DO THIS: Without the pictures, repeat the listing character for character.

PROVIDED MATERIAL:
----------

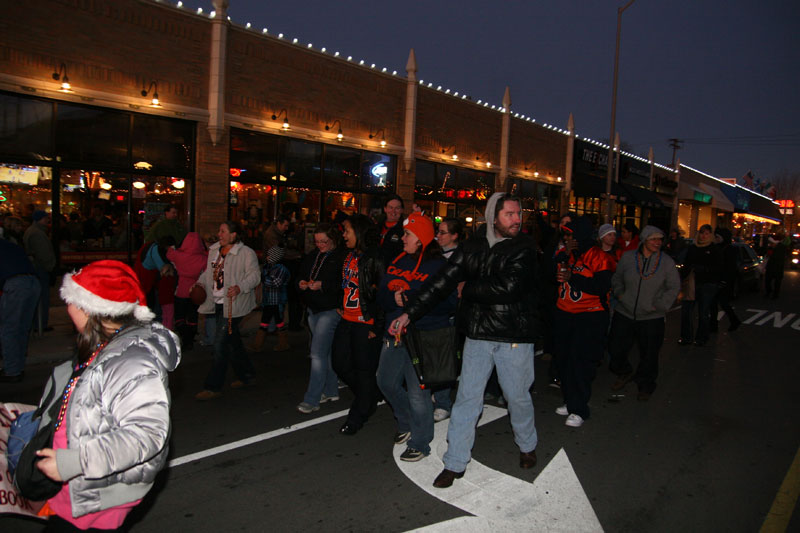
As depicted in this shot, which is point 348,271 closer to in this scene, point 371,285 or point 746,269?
point 371,285

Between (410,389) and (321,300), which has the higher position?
(321,300)

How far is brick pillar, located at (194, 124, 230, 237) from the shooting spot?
1262 cm

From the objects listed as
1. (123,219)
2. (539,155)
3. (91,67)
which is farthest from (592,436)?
(539,155)

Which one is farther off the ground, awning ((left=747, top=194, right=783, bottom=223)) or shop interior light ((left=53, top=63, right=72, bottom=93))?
awning ((left=747, top=194, right=783, bottom=223))

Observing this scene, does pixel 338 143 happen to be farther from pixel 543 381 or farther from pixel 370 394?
pixel 370 394

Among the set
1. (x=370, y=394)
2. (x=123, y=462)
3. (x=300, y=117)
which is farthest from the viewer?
(x=300, y=117)

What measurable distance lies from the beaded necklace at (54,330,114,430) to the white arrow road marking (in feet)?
7.48

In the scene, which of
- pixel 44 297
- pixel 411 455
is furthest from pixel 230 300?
pixel 44 297

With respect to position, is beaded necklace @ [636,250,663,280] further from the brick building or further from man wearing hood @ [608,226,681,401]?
the brick building

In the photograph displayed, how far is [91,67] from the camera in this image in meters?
11.0

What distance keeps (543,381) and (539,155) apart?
61.3 feet

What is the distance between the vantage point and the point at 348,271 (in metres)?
5.25

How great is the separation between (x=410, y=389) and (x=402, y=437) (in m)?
0.66

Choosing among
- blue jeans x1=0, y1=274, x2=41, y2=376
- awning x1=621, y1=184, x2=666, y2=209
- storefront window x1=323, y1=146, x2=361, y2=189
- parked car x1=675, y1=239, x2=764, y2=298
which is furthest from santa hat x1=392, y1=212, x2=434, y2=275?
awning x1=621, y1=184, x2=666, y2=209
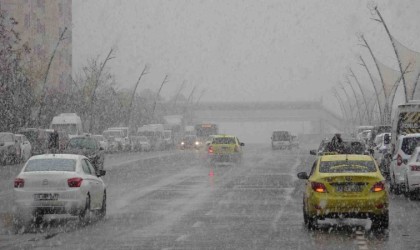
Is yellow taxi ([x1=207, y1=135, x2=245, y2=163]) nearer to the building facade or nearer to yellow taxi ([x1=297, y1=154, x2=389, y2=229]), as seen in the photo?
yellow taxi ([x1=297, y1=154, x2=389, y2=229])

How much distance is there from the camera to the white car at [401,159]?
93.6ft

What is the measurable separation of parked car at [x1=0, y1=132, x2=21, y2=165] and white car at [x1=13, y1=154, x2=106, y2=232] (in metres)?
31.8

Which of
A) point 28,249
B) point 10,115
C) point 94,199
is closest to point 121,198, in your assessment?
point 94,199

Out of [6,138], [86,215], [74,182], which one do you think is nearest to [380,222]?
[86,215]

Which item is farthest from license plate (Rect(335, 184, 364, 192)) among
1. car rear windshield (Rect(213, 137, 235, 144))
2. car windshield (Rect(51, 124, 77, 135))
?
car windshield (Rect(51, 124, 77, 135))

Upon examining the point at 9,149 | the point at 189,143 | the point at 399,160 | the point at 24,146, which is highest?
the point at 189,143

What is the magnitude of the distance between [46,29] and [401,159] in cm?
12170

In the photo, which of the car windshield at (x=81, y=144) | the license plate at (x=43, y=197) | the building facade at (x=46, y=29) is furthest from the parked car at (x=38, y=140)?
the building facade at (x=46, y=29)

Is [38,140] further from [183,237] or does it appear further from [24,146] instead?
[183,237]

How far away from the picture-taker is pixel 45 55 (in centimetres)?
14238

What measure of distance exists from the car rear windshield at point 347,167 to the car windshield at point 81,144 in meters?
22.8

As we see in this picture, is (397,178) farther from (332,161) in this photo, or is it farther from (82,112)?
(82,112)

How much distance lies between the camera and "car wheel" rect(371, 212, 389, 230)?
18094 millimetres

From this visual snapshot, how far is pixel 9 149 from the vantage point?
171 ft
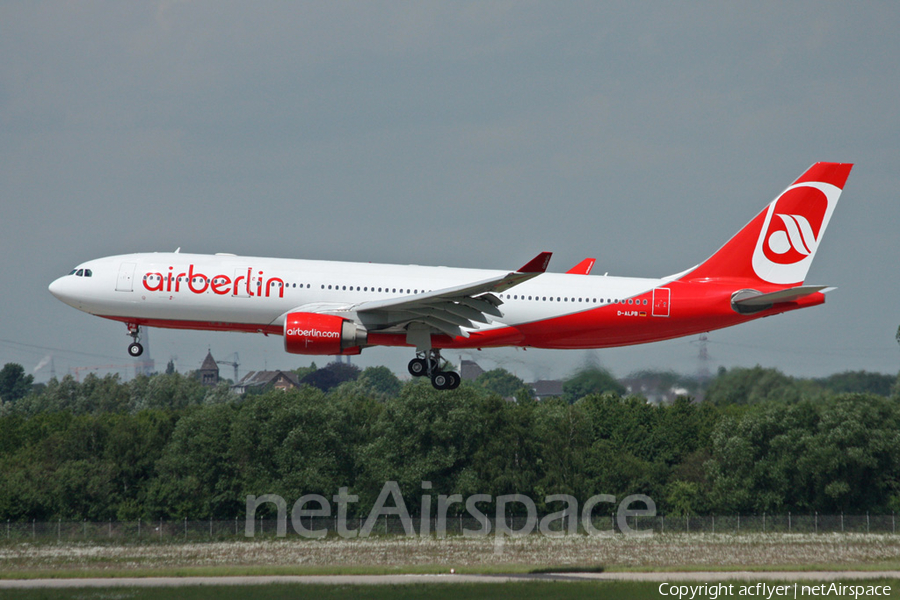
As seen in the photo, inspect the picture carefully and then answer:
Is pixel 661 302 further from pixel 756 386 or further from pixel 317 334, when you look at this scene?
pixel 756 386

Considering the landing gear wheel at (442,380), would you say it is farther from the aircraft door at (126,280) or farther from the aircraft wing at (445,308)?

----------

TASK OUTPUT:
As depicted in this shot, which is point 348,271 closer to in this scene, point 371,285 or point 746,269?
point 371,285

Between (410,389) and (321,300), which has the higher position?
(321,300)

How far is brick pillar, located at (194, 124, 230, 237) from the shooting spot?
1262 cm

From the objects listed as
1. (123,219)
2. (539,155)
3. (91,67)
which is farthest from (592,436)?
(539,155)

Which one is farther off the ground, awning ((left=747, top=194, right=783, bottom=223)) or shop interior light ((left=53, top=63, right=72, bottom=93))?
awning ((left=747, top=194, right=783, bottom=223))

Observing this scene, does pixel 338 143 happen to be farther from pixel 543 381 or farther from pixel 370 394?
pixel 370 394

Among the set
1. (x=370, y=394)
2. (x=123, y=462)
3. (x=300, y=117)
which is farthest from the viewer?
(x=300, y=117)

What measurable distance lies from the beaded necklace at (54,330,114,430) to the white arrow road marking (in feet)?
7.48

In the scene, which of
- pixel 44 297
- pixel 411 455
is furthest from pixel 230 300?
pixel 44 297

With respect to position, is beaded necklace @ [636,250,663,280] further from the brick building or further from man wearing hood @ [608,226,681,401]?
the brick building

In the photograph displayed, how far is [91,67] from the camera in this image in meters?
11.0

What distance keeps (543,381) and (539,155) apart?
61.3 feet

What is the distance between the vantage point and the point at 348,271 (in metres)?
5.25

How great is the separation between (x=410, y=389) and (x=402, y=437) (in m)?
0.66

Choosing among
- blue jeans x1=0, y1=274, x2=41, y2=376
- awning x1=621, y1=184, x2=666, y2=209
- storefront window x1=323, y1=146, x2=361, y2=189
- parked car x1=675, y1=239, x2=764, y2=298
which is furthest from santa hat x1=392, y1=212, x2=434, y2=275?
awning x1=621, y1=184, x2=666, y2=209
Is yellow taxi ([x1=207, y1=135, x2=245, y2=163]) nearer to the building facade or nearer to yellow taxi ([x1=297, y1=154, x2=389, y2=229]), as seen in the photo?
yellow taxi ([x1=297, y1=154, x2=389, y2=229])

How much distance is there from the camera to the white car at [401,159]?
93.6ft

What is the measurable separation of parked car at [x1=0, y1=132, x2=21, y2=165] and white car at [x1=13, y1=154, x2=106, y2=232] (in metres)?
31.8

Which of
A) point 28,249
B) point 10,115
C) point 94,199
is closest to point 121,198, in your assessment?
point 94,199

Out of [6,138], [86,215], [74,182], which one do you think is nearest to [380,222]?
[86,215]

Which item is farthest from license plate (Rect(335, 184, 364, 192)) among
1. car rear windshield (Rect(213, 137, 235, 144))
2. car windshield (Rect(51, 124, 77, 135))
?
car windshield (Rect(51, 124, 77, 135))

Upon examining the point at 9,149 | the point at 189,143 | the point at 399,160 | the point at 24,146, which is highest?
the point at 189,143

What is the magnitude of the distance between [46,29] and [401,159] in cm?
12170

In the photo, which of the car windshield at (x=81, y=144) | the license plate at (x=43, y=197) | the building facade at (x=46, y=29) is furthest from the parked car at (x=38, y=140)?
the building facade at (x=46, y=29)

Is [38,140] further from [183,237] or does it appear further from [24,146] instead?
[183,237]

How far away from the picture-taker is pixel 45 55 (in centimetres)?
14238

What measure of distance exists from the car rear windshield at point 347,167 to the car windshield at point 81,144 in meters?
22.8

As we see in this picture, is (397,178) farther from (332,161) in this photo, or is it farther from (82,112)?
(82,112)

How much distance lies between the camera and "car wheel" rect(371, 212, 389, 230)?
18094 millimetres

From this visual snapshot, how far is pixel 9 149 from the vantage point?
171 ft
As seen in the photo, inspect the picture carefully and then answer:
Is pixel 661 302 further from pixel 756 386 or further from pixel 317 334, when you look at this scene?
pixel 756 386

Considering the landing gear wheel at (442,380), would you say it is farther from the aircraft door at (126,280) or farther from the aircraft wing at (445,308)?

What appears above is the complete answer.